Copy out the records precisely, omitting pictures.

[RECORDS SUPPLIED]

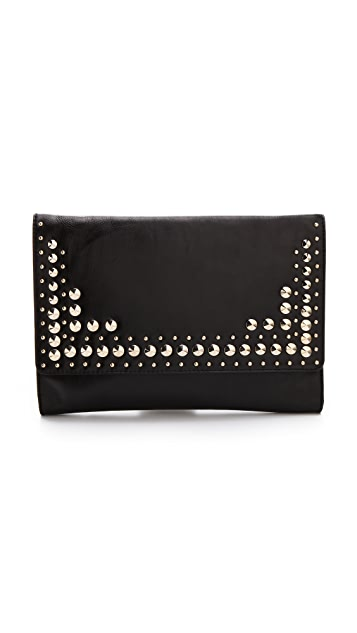Juicy Couture Tough Girl Leather Alex Clutch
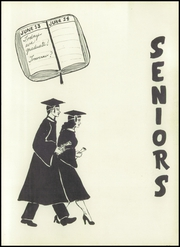 Page 13, 1951 Edition, Newark High School - Krawen Yearbook (Newark, DE) online yearbook collection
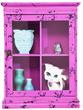 Мебель для кухни Бар подвесной Little Something, розовый за 7800.0 руб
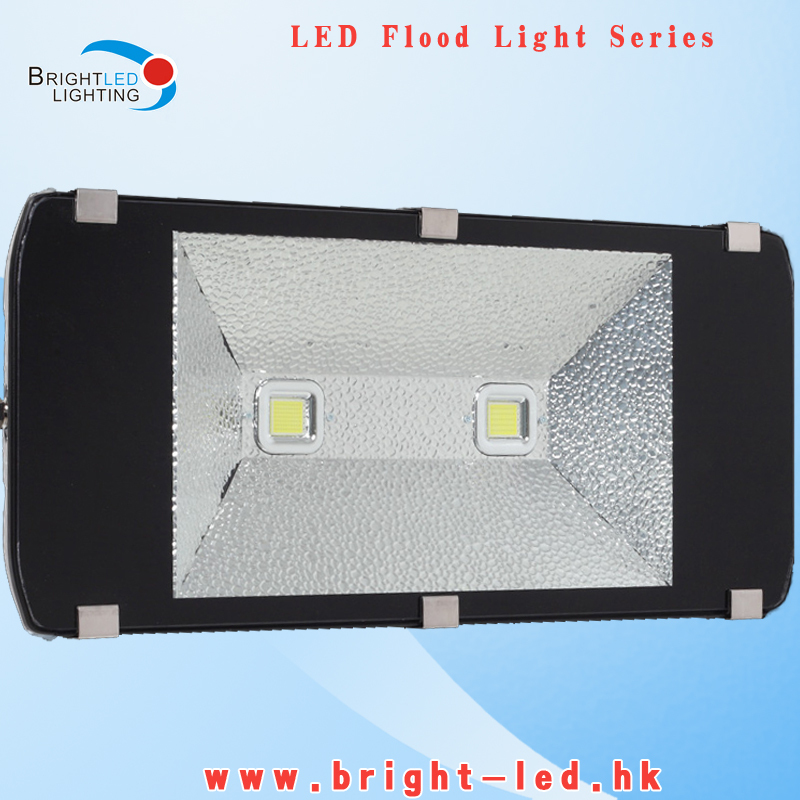 LED Reflector/Projector 10w,30w,50w dlc 2013 led flood lights industrial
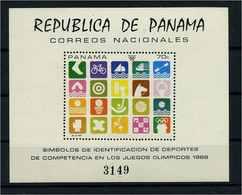 PANAMA 1969 Bl.103 Postfrisch (105075) - Panama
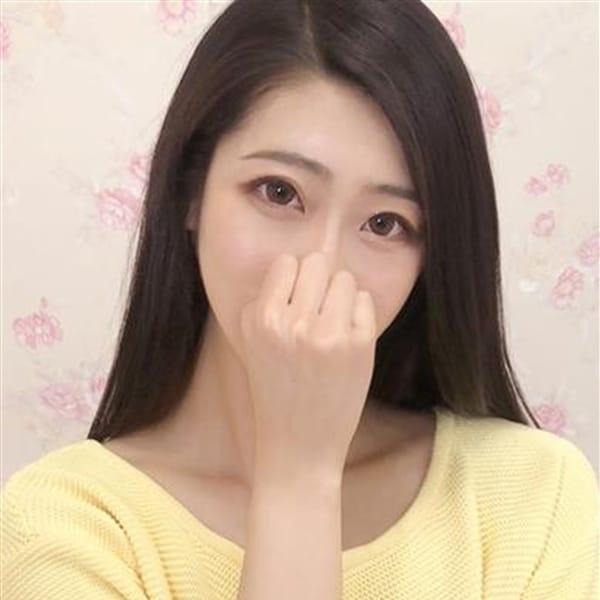 るな【清楚な美モデル】 | プロフィール大阪(新大阪)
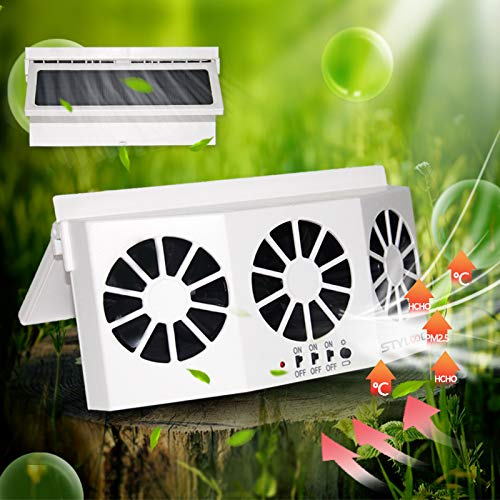 Newest Solar Powered Car Ventilator, Solar Powered Car Exhaust Fan, Car Radiator,Eliminate The Peculiar Smell Inside The Car and Can Be Used for General Types of Cars(White)
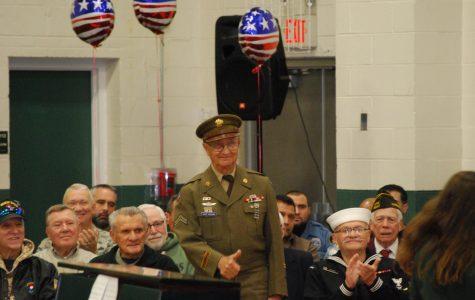GW Honors Veterans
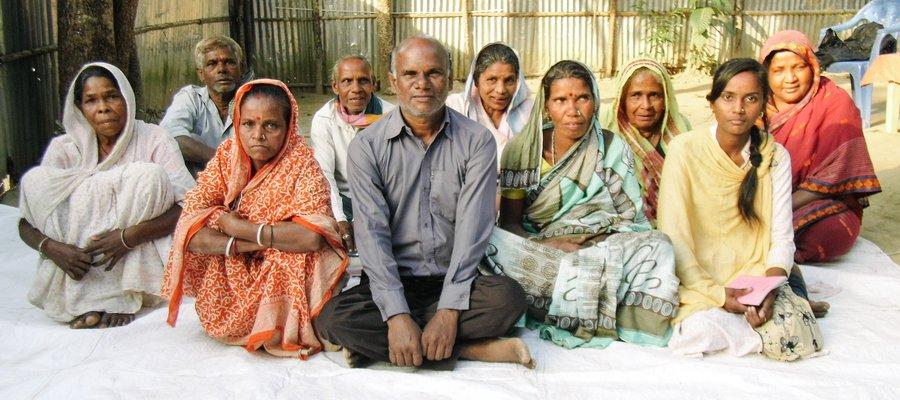 Patrokhola Tea Garden self help group members
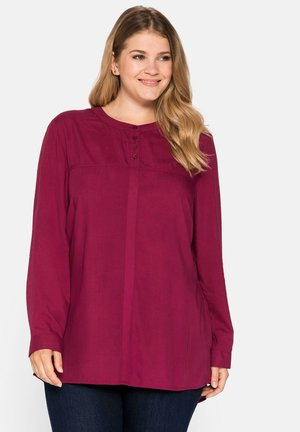 Blouse - himbeere
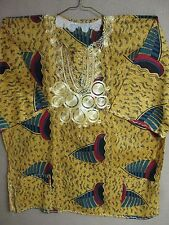 African DASHIKI Men Women 2 POCKETS Beautiful KITENGE Pattern #DK116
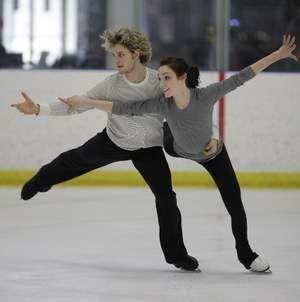 Usa ice dancers dating
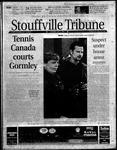 Stouffville Tribune (Stouffville, ON), January 9, 1999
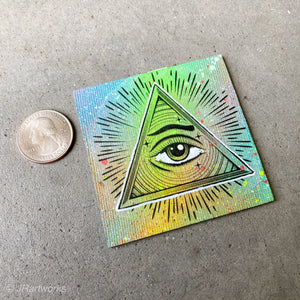 MINI ORIGINAL ALL SEEING EYE PAINTING + FREE SHIPPING!
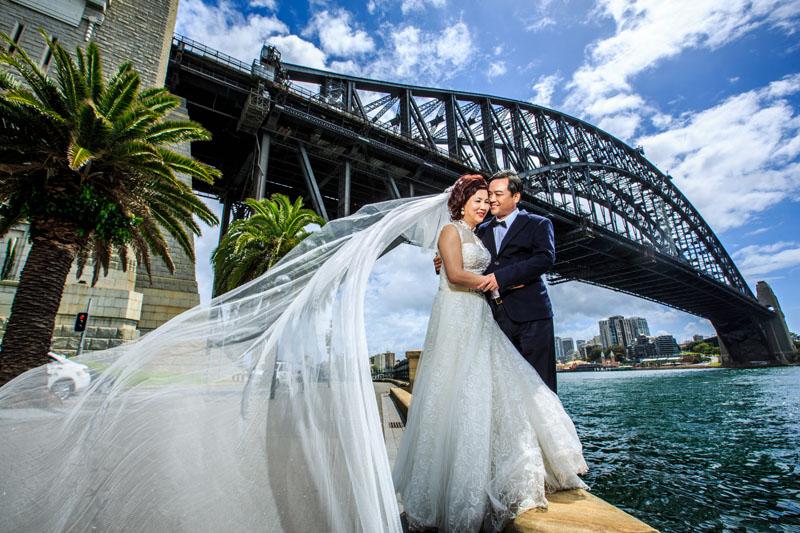 中老年澳洲纪念婚纱及豪华游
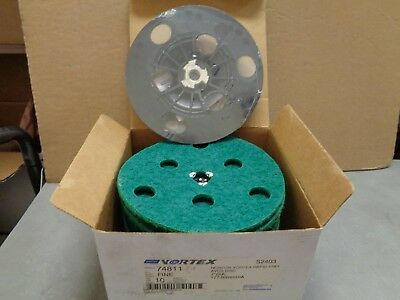 "10 Norton Vortex Fine Grit 7"" Avos Discs Plus 7"" Back Up Pad. FREE SHIPPING!"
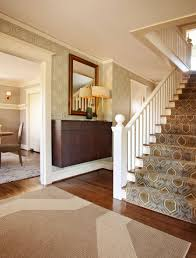 Entry Stairs Design Interior Design Stair Runners In Great Traditional Staircase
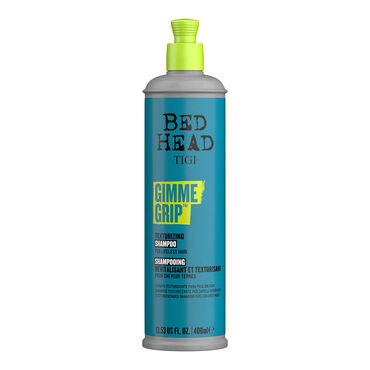 Tigi Bed Head Gimme Grip Texturgebendes Shampoo für lebloses Haar 400ml
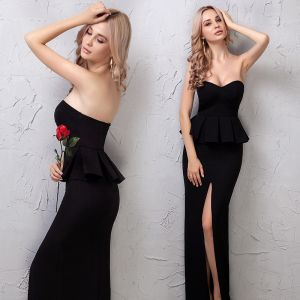 Modest / Simple Black Evening Dresses  2019 Strapless Sleeveless Backless Ankle Length Formal Dresses
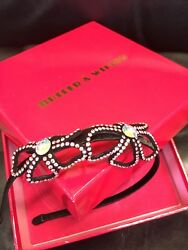 Butler & Wilson Double Flower Crystal Headband Pink New Boxed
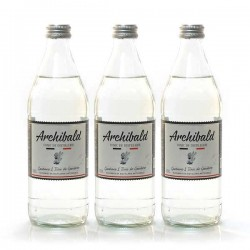 Lot de 3 Tonics 50cl de Distillerie BIO Archibald soit 150cl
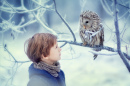 A Boy and an Owl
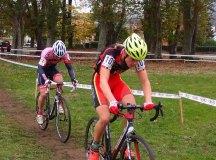161112-ciclocross-race-011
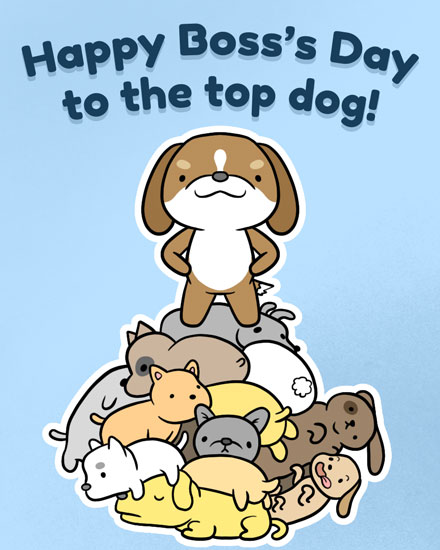 boss day card top dog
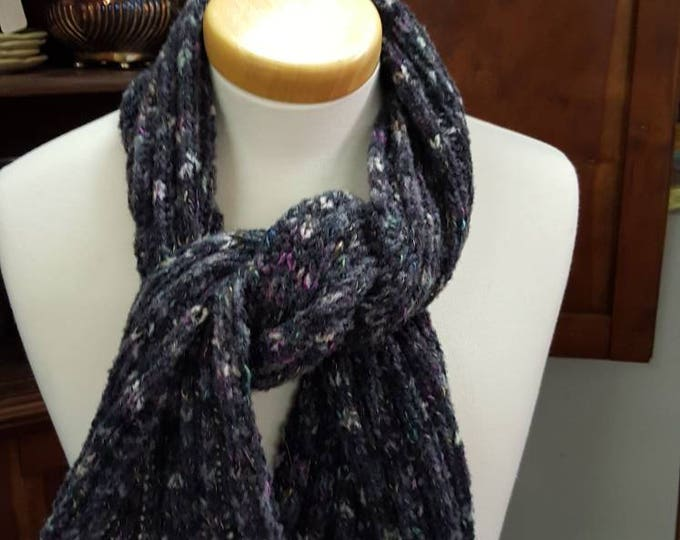 On Sale - Handmade Knitted Warm Soft Charcoal Variegated Tweed Wool Blend Scarf or Wrap Rib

[/RECORDS SUPPLIED]

• RESPONSE AREA:
Juicy Couture Tough Girl Leather Alex Clutch
 Page 13, 1951 Edition, Newark High School - Krawen Yearbook (Newark, DE) online yearbook collection
 Мебель для кухни Бар подвесной Little Something, розовый за 7800.0 руб
 LED Reflector/Projector 10w,30w,50w dlc 2013 led flood lights industrial
 PANAMA 1969 Bl.103 Postfrisch (105075) - Panama
 るな【清楚な美モデル】 | プロフィール大阪(新大阪)
 Newest Solar Powered Car Ventilator, Solar Powered Car Exhaust Fan, Car Radiator,Eliminate The Peculiar Smell Inside The Car and Can Be Used for General Types of Cars(White)
GW Honors Veterans
 Patrokhola Tea Garden self help group members
 Blouse - himbeere
 African DASHIKI Men Women 2 POCKETS Beautiful KITENGE Pattern #DK116
 Usa ice dancers dating
 Stouffville Tribune (Stouffville, ON), January 9, 1999
 MINI ORIGINAL ALL SEEING EYE PAINTING + FREE SHIPPING!
 中老年澳洲纪念婚纱及豪华游
 "10 Norton Vortex Fine Grit 7"" Avos Discs Plus 7"" Back Up Pad. FREE SHIPPING!"
 Entry Stairs Design Interior Design Stair Runners In Great Traditional Staircase
 Tigi Bed Head Gimme Grip Texturgebendes Shampoo für lebloses Haar 400ml
 Modest / Simple Black Evening Dresses  2019 Strapless Sleeveless Backless Ankle Length Formal Dresses
 Butler & Wilson Double Flower Crystal Headband Pink New Boxed
 Lot de 3 Tonics 50cl de Distillerie BIO Archibald soit 150cl
 A Boy and an Owl
161112-ciclocross-race-011
 boss day card top dog
 On Sale - Handmade Knitted Warm Soft Charcoal Variegated Tweed Wool Blend Scarf or Wrap Rib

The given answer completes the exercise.